* Questions *
1 – Recopiez fidèlement le passage de l'article sur les gardes des médecins résidents qui commence par « Le CUSM estime » et se poursuit jusqu'à « de risques d'erreur. ».
2 – D'après l'article sur les gardes des médecins résidents, combien d'hôpitaux le CUSM chapeaute-t-il ?

* Texte à lire *
Les médecins résidents, qui réclament des quarts de travail plus courts, ne sont pas au bout de leurs peines. Le Centre universitaire de santé McGill (CUSM) conteste en Cour supérieure la décision d'un arbitre qui le force à faire passer leurs périodes de garde de 24 à 16 heures d'ici six mois.

Le CUSM, qui chapeaute 14 hôpitaux où travaillent plus de 1000 résidents, dit avoir déposé une requête en révision judiciaire pour retarder l'entrée en vigueur des gardes écourtées. «Le prolongement du délai ferait en sorte que ce changement important pourrait entrer en vigueur au début de l'année universitaire plutôt qu'en milieu de trimestre, ce qui faciliterait la transition», explique le Dr Meterissian, vice-doyen de l'enseignement médical des deuxième et troisième cycles.

Mais, dans sa requête, le CUSM va beaucoup plus loin et demande à la Cour supérieure de déclarer illégale la décision de l'arbitre Jean-Pierre Lussier, qui estime que l'obligation de travailler 24 heures d'affilée contrevient à la Charte des droits et libertés.

Le CUSM estime que l'arbitre n'avait pas le pouvoir de rendre une telle décision. L'institution déplore qu'il n'ait pas exigé que les médecins résidents démontrent que les quarts de 24 heures compromettent leur sécurité et celle de leurs patients. La requête précise qu'un tel changement aurait des «conséquences drastiques et très sérieuses» sur la qualité des soins puisqu'il entraînerait davantage de transferts de dossiers de patients et de risques d'erreur.

(Éléments d'un jeu de données)
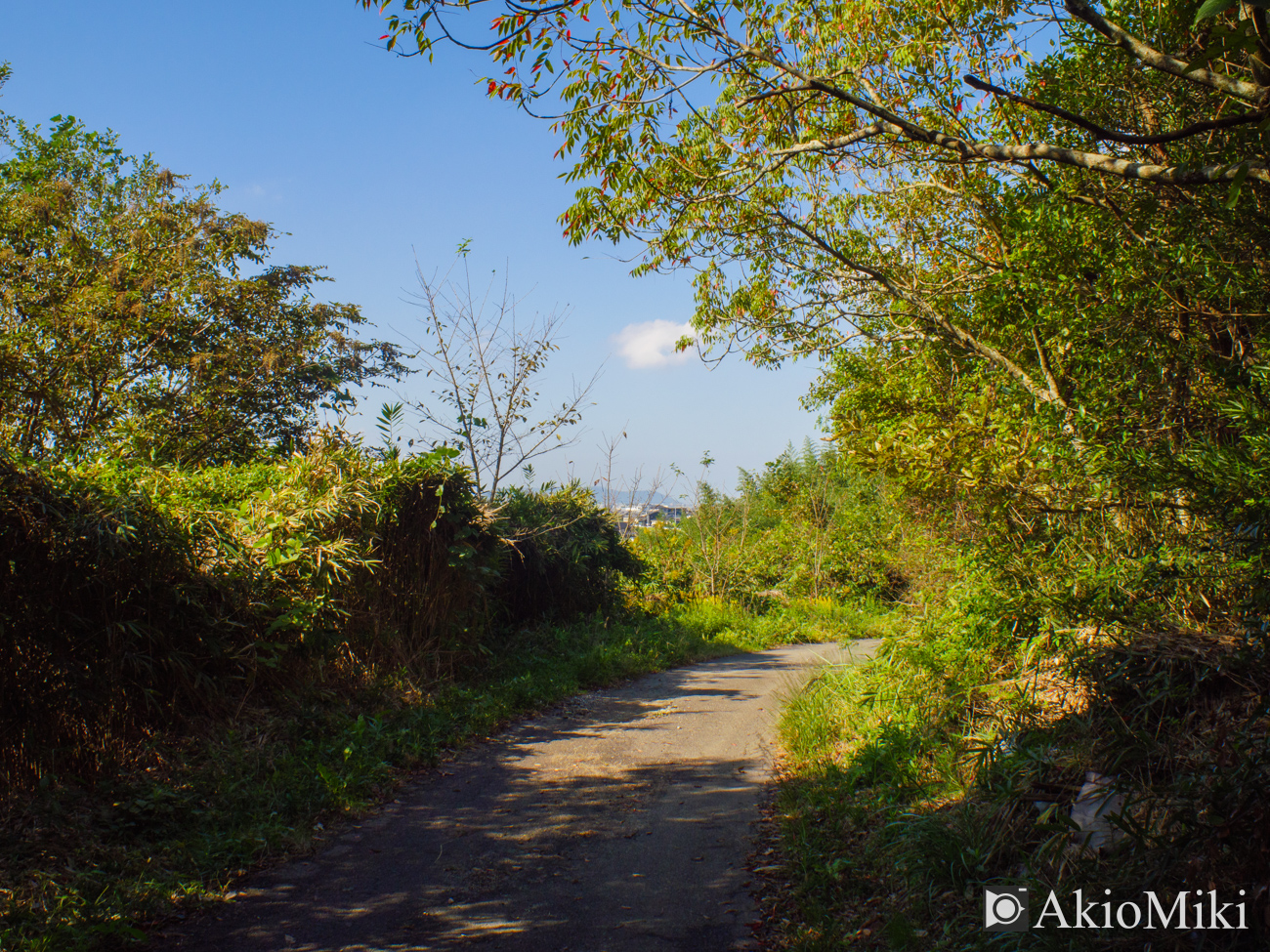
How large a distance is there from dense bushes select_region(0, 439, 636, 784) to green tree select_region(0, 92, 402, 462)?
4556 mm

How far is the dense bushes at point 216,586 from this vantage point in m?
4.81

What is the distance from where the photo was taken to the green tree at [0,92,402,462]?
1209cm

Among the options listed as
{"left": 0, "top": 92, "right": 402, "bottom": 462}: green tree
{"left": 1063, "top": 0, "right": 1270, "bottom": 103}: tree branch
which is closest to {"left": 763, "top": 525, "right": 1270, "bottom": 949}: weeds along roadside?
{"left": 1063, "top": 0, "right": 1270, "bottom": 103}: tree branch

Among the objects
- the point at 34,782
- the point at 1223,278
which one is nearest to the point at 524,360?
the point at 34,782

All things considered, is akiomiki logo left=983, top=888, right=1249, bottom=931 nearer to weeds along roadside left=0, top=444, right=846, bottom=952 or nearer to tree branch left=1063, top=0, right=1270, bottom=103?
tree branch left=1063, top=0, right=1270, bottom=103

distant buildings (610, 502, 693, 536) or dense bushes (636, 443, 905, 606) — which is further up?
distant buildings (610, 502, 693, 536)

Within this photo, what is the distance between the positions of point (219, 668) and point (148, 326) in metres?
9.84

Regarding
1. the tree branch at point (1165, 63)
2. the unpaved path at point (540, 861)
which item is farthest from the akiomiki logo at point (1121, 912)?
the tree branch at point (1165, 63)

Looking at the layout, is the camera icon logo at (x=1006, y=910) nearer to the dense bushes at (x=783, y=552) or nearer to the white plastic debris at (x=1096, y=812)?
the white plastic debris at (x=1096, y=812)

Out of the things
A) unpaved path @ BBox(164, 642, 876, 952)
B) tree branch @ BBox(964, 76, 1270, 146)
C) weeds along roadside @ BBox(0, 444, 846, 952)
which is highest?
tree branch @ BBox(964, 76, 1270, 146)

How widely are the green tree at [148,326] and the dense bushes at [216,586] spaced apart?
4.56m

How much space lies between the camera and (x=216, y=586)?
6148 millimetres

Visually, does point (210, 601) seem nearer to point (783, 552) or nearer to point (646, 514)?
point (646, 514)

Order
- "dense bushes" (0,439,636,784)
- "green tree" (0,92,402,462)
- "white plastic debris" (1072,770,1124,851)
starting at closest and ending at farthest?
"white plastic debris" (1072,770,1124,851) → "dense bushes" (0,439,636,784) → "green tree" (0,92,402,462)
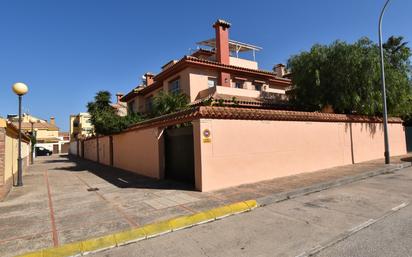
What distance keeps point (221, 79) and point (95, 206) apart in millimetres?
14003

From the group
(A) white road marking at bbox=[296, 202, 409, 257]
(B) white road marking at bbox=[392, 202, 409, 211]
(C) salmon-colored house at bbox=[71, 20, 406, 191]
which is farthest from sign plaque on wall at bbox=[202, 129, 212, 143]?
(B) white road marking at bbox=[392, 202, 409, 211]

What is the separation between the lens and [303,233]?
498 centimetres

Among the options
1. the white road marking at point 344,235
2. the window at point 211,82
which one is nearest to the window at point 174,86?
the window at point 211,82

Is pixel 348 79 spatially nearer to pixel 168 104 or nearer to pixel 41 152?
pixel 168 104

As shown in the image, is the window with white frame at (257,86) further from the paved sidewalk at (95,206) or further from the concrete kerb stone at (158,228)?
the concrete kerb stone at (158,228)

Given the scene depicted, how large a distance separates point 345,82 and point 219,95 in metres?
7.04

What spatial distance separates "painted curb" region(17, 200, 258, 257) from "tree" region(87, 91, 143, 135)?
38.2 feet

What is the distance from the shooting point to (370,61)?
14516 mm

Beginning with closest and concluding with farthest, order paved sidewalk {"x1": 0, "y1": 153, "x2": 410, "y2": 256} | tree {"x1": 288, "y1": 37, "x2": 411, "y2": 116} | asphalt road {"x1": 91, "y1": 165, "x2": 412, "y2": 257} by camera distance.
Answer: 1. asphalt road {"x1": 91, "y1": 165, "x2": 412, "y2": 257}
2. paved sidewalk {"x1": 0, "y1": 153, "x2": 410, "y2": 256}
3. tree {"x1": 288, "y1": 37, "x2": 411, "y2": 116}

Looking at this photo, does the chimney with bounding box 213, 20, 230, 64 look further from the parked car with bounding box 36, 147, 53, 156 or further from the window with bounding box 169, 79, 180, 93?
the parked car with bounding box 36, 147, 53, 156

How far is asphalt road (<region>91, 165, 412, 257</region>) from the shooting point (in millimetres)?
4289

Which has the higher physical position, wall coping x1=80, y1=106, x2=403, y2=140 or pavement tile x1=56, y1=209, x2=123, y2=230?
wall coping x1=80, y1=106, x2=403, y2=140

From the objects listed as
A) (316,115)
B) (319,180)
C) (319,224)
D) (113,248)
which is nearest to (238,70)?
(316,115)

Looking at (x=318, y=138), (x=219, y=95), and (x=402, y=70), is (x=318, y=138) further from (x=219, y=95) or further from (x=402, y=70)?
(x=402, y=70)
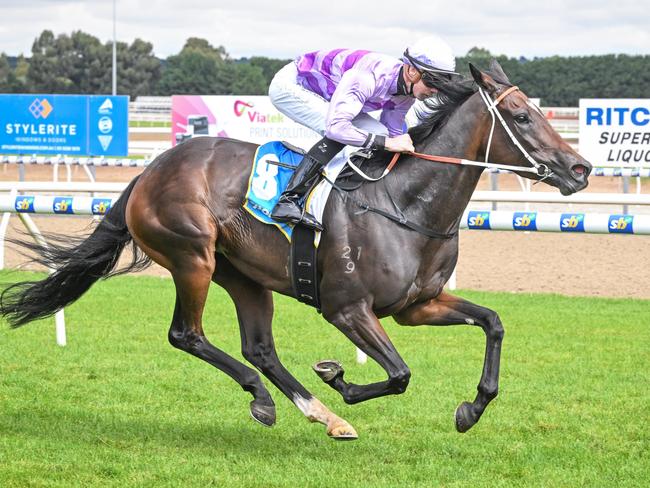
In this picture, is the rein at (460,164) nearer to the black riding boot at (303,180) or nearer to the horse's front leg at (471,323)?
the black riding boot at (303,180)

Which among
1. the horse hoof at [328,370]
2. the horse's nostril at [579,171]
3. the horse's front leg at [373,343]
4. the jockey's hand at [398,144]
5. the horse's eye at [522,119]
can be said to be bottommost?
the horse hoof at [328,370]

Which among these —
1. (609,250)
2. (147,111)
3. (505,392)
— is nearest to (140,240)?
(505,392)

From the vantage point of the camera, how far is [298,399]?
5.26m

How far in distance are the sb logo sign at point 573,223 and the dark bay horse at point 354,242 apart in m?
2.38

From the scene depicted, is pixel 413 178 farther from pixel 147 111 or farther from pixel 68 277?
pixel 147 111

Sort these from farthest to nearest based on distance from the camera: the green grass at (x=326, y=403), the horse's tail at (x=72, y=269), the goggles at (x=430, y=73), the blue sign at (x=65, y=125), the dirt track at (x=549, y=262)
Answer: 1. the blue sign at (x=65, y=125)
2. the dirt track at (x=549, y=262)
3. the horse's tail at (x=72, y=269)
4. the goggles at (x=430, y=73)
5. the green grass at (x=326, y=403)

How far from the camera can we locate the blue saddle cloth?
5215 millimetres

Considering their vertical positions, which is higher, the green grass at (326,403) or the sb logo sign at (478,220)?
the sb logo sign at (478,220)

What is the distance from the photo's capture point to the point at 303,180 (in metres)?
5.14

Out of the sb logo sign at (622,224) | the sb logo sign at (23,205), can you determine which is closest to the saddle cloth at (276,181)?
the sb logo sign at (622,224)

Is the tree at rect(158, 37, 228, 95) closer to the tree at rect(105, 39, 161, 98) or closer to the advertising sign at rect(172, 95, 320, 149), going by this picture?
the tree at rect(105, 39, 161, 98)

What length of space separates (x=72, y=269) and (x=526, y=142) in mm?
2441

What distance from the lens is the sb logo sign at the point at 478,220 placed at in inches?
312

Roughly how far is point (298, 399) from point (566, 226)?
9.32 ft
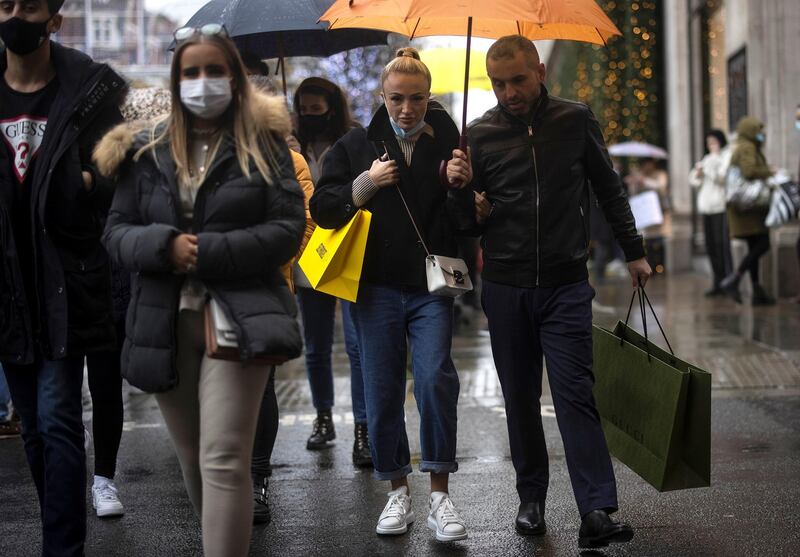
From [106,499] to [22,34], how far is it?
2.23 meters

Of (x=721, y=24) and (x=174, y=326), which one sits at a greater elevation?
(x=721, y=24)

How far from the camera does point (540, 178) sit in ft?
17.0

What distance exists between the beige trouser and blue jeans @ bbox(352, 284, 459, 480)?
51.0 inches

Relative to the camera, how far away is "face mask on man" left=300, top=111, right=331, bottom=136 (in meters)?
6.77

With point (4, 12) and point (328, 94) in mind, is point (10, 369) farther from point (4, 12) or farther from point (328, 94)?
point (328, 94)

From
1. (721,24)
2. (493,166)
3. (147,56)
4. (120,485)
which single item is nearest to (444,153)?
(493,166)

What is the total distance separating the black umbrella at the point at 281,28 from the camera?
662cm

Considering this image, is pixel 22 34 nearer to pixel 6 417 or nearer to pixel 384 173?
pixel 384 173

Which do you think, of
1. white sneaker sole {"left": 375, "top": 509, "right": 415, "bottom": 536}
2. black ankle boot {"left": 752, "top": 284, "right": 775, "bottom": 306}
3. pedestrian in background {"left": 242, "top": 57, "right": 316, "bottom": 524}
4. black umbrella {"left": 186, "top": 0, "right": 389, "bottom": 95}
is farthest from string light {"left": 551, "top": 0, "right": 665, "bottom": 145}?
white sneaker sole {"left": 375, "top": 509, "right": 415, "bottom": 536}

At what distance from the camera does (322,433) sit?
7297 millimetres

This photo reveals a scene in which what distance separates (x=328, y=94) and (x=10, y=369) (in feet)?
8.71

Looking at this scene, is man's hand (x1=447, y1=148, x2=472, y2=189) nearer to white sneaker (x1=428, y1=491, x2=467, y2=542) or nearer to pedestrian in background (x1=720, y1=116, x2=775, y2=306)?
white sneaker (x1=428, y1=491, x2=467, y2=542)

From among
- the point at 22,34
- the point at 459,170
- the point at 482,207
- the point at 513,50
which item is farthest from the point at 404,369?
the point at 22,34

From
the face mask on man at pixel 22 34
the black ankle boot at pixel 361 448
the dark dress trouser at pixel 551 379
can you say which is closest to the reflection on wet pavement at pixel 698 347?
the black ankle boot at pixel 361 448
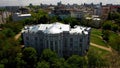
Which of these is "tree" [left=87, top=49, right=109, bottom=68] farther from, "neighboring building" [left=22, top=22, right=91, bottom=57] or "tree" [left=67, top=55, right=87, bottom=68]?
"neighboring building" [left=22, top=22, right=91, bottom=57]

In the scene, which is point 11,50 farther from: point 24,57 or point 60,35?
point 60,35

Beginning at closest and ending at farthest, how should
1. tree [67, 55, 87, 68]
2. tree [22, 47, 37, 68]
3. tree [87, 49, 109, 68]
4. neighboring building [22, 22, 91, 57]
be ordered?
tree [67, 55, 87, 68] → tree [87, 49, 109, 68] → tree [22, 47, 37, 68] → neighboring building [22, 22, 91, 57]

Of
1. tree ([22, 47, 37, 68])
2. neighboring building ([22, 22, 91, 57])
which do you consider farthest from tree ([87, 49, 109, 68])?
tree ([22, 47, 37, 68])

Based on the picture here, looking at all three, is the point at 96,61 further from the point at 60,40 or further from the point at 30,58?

* Corrigé *
1 –
Le CUSM estime que l'arbitre n'avait pas le pouvoir de rendre une telle décision. L'institution déplore qu'il n'ait pas exigé que les médecins résidents démontrent que les quarts de 24 heures compromettent leur sécurité et celle de leurs patients. La requête précise qu'un tel changement aurait des «conséquences drastiques et très sérieuses» sur la qualité des soins puisqu'il entraînerait davantage de transferts de dossiers de patients et de risques d'erreur.

2 – 14 hôpitaux